Can you test with that model?

I did try again with a completely empty $HOME/.cache
Of course It took a long time to download the model again.
Btrw I was surprised there was no download progress indication after the line Using model weights format ['*.safetensors']
Even though I noticed the network traffic and the huggingface cache directory being updated.

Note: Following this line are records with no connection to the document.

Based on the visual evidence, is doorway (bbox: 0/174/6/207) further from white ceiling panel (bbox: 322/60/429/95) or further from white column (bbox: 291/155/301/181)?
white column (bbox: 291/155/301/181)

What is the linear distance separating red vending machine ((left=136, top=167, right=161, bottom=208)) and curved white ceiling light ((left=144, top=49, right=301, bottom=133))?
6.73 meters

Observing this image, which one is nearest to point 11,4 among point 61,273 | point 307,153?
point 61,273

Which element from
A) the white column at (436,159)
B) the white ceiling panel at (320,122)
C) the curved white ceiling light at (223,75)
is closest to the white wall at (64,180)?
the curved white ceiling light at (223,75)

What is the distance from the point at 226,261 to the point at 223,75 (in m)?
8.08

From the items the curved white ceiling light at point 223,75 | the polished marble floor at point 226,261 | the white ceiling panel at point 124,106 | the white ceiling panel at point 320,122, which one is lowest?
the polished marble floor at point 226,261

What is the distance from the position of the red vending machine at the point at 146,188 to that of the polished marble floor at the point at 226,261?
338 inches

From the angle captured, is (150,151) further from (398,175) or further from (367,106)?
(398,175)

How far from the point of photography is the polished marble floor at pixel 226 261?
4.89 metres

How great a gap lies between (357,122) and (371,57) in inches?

It looks like the same error. I’ll upload log file today when I get at the Jetson Thor.

Yes, same error with a new $Home/.cache directory. See attachment.

When I switch back to 25.09-py3 it does start without errors. So I do think there’s an issue.
Can you test with that same Hermes model?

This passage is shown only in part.